そう促されて、私は沖田くんの後をついて、駅へ向かう。

訊きたいことがいくつもあった。

でも口に出せない。

私が沖田くんに言っていない、いや、決して言えないことがあるのに、彼のことを一方的に聞き出すというのは気が引ける。

「しかし、知り合いに現場を見られたのは初めてだ。もう少し注意しないといけないな」

「私、本当に誰にも言わないから」

「分かったよ。もう信じてる。衿ノ宮って、いいやつなんだな」

いいやつ。

そんなことはない。

沖田くん。

私は、沖田くんが、寂しそうな顔で、同年代の男子と裸になって抱き合うところを、毎日想像しているよ。
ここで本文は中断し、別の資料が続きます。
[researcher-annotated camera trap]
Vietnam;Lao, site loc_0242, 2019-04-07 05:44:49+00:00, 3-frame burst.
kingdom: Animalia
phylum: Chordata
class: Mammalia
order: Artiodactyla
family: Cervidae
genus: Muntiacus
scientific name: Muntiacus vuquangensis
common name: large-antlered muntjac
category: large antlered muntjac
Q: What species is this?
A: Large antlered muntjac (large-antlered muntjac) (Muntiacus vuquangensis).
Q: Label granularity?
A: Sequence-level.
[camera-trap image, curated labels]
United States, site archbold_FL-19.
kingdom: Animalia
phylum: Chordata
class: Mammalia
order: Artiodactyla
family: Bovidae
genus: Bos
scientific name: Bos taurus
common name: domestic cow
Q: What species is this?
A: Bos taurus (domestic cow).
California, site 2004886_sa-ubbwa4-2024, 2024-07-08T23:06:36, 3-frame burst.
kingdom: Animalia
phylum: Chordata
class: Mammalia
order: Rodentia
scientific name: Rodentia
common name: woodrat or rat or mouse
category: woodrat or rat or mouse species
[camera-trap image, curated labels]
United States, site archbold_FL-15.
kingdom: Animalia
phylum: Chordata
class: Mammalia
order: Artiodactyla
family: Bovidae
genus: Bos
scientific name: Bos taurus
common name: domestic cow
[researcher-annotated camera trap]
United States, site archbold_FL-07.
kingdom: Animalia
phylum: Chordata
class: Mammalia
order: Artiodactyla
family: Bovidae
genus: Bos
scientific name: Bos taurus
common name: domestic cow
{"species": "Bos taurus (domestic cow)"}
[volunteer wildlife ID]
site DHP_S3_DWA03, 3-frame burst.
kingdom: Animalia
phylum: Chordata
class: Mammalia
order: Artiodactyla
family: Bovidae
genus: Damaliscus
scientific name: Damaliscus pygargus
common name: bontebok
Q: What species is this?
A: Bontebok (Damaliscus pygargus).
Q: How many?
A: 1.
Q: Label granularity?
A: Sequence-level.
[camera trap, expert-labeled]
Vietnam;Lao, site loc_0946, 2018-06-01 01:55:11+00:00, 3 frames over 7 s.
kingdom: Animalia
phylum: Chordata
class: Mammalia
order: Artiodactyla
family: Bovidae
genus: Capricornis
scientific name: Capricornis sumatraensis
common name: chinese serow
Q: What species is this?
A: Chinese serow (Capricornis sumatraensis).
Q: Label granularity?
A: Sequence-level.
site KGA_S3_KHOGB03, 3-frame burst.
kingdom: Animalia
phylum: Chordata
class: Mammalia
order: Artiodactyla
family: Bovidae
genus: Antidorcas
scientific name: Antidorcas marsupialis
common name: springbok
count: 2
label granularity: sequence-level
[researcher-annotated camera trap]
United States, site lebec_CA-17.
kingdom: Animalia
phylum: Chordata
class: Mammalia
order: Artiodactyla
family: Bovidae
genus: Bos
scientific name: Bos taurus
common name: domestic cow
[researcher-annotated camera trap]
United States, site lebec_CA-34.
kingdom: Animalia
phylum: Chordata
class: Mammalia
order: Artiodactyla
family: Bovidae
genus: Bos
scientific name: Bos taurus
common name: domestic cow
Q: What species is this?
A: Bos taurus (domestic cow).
沖田くんが出したこともない声を出して、見せたこともない表情になって、のけぞってすすり泣いているところを、すました顔で頭の中に大展開させてるよ。

私はそういう趣味の持ち主です。

そして、さらに、それだけでもないのでした。どの面下げて、とは自分でも思います。

でも、私は、沖田くんのことが――

罪悪感と緊張感で、過呼吸になりそうだった。

きっと顔は真っ赤に上気している。

消え入りそうに恥ずかしくて、どうか前を歩く沖田くんが振り向きませんようにと祈った。

ビルの波がふっと途切れて、新宿駅東口が覗く。

その手前にある赤信号が、ずっと変わらなければいいのに、と思った。

衿ノ宮燈(えりのみやあかり)、十七歳。高校二年。

沖田世那(せな)くん、同じく十七歳。三ヶ月前からの、私の同級生。

私たちがまともに会話した、これが初めての日だった。